--- start ---
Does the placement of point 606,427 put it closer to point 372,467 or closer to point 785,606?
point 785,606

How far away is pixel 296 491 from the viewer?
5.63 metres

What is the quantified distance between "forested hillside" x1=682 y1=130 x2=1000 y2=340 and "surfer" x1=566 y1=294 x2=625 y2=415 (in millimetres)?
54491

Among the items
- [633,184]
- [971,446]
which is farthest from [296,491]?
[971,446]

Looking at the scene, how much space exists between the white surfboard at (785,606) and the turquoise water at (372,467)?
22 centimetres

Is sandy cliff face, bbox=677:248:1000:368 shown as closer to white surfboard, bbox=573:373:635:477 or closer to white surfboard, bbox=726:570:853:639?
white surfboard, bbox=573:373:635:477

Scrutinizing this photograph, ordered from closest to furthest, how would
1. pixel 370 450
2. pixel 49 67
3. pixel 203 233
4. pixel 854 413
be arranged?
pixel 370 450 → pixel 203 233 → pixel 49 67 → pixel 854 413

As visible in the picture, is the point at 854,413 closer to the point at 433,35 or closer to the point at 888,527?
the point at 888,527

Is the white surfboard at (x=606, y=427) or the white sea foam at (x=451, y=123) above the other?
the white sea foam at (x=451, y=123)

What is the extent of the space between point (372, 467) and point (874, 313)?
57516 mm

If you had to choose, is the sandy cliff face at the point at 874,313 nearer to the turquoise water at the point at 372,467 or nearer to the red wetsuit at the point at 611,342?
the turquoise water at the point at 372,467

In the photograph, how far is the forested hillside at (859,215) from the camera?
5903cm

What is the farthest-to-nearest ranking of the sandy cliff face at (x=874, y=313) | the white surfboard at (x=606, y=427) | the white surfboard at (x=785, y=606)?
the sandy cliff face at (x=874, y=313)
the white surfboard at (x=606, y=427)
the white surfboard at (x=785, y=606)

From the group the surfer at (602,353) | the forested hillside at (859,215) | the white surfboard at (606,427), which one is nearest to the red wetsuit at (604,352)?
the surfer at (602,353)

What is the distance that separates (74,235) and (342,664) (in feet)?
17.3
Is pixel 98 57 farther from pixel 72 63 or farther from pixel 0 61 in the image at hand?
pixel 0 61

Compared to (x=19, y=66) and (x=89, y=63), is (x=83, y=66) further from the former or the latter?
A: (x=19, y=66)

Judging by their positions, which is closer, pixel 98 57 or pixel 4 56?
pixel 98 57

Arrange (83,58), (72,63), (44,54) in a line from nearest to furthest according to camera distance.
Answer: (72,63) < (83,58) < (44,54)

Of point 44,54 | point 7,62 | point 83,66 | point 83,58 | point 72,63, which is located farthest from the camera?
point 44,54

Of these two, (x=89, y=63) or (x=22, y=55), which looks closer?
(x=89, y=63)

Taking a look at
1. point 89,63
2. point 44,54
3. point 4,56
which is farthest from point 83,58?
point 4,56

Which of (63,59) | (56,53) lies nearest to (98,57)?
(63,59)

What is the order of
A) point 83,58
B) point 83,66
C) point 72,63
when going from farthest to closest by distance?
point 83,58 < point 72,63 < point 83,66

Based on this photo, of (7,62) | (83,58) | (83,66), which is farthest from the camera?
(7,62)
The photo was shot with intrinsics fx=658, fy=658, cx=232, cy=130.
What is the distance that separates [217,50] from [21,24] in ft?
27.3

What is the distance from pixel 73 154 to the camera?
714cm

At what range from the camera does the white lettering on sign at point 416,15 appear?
--- end ---
**THE REQUEST**
Starting at the first line of the records and ending at the line that contains "5.63 metres", how would those lines look expressed as a Markdown table with the columns Row and Line, with blank lines omitted?

**THE SOLUTION**
| Row | Line |
|---|---|
| 1 | Does the placement of point 606,427 put it closer to point 372,467 or closer to point 785,606? |
| 2 | point 785,606 |
| 3 | How far away is pixel 296 491 from the viewer? |
| 4 | 5.63 metres |